作業項目:
看取りの蘇生処置についての課題文から、「アルバイトで当直をする病院に」から「置を指す医者の隠語なのです。」までを両端も含めて一字も変えずに書き写すこと。

課題文:

==========

人は死ぬときどうなるのか?在宅診療医が語る「看取りの作法」

蘇生措置は“儀式”でしかない?

死に際して行う“儀式”

アルバイトで当直をする病院に着くと、まずその病院の医者から申し送りを受けます。今夜は何号室のだれそれが危ない等、亡くなりそうな患者さんを引き継ぐのです。そのとき、「この人は“儀式”はいらんから」とか、「悪いけど“儀式”もよろしく」などと言われます。

別に宗教的な儀式をするわけではありません。これは看取りのときに行う蘇生処置を指す医者の隠語なのです。

具体的には、心臓が止まったあと、強心剤を静脈注射するとか、心腔内投与といって、カテラン針(長さ六、七センチの深部用注射針)で心臓に直接、強心剤を注入したりします。

さらには心臓マッサージの真似事をします。本格的な心臓マッサージは、ベッドのスプリングで力が吸収されないように、背中側にボードを入れ、かつ、胸骨が凹むほど圧迫しなければなりません。高齢者ややせた人だと、肋骨がバキバキ折れます。死にゆく人にそんなことをする必要はないので、軽くやっているフリだけするのです。

そのあとで聴診器を当てて、心拍が再開しなければ、ふたたびマッサージのフリをして、また聴診器で無音を確認します。チラッと家族のようすを横目で見て、まだ不足そうなら、またマッサージのフリを繰り返す。

真剣な顔で、死ぬな、生きろと訴えるような目つきで、額に汗など垂らしてやっていると、さすがに家族もあきらめ、大切な身内の死を受け入れる雰囲気になります。そこでようやく“儀式”を終え、時刻を確認して、「残念ですが……」のセリフとなるのです。

これがなぜ儀式かというと、蘇生する可能性など端からゼロであることをわかって行うからです。つまりはパフォーマンス、無駄な行為ということになります。

==========

記録:
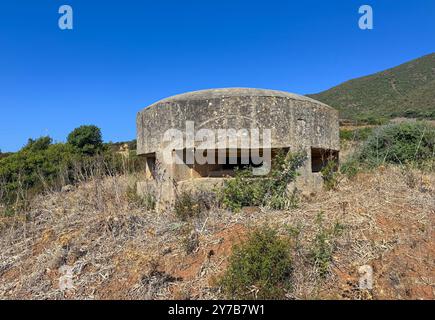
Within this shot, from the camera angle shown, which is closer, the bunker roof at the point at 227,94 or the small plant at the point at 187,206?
the small plant at the point at 187,206

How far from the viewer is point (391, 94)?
33625 millimetres

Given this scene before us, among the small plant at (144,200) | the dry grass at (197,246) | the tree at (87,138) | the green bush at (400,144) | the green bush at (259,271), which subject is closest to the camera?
the green bush at (259,271)

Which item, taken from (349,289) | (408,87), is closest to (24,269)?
(349,289)

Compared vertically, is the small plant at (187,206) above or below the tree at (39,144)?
below

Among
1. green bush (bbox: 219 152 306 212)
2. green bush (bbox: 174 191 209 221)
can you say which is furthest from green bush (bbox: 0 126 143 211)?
green bush (bbox: 219 152 306 212)

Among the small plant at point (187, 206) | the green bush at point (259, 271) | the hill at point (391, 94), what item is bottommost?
the green bush at point (259, 271)

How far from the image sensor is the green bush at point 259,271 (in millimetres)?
2682

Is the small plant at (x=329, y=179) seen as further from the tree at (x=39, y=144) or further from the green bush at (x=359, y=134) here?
the tree at (x=39, y=144)

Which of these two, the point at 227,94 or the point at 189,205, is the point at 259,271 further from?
the point at 227,94

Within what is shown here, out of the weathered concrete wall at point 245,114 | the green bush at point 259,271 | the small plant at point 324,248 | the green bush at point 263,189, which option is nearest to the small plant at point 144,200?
the weathered concrete wall at point 245,114

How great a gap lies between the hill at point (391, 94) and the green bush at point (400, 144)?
1775cm

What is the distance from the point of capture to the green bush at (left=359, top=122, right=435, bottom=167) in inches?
288

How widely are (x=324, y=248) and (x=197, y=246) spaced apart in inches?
46.2

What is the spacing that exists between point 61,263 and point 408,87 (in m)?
37.3
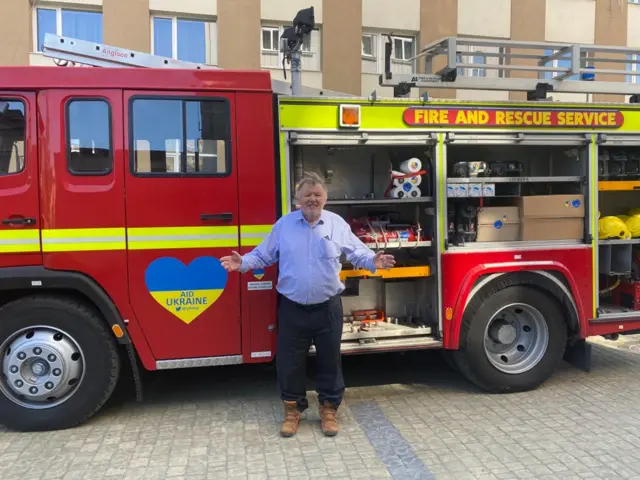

==========

回答:
アルバイトで当直をする病院に着くと、まずその病院の医者から申し送りを受けます。今夜は何号室のだれそれが危ない等、亡くなりそうな患者さんを引き継ぐのです。そのとき、「この人は“儀式”はいらんから」とか、「悪いけど“儀式”もよろしく」などと言われます。

別に宗教的な儀式をするわけではありません。これは看取りのときに行う蘇生処置を指す医者の隠語なのです。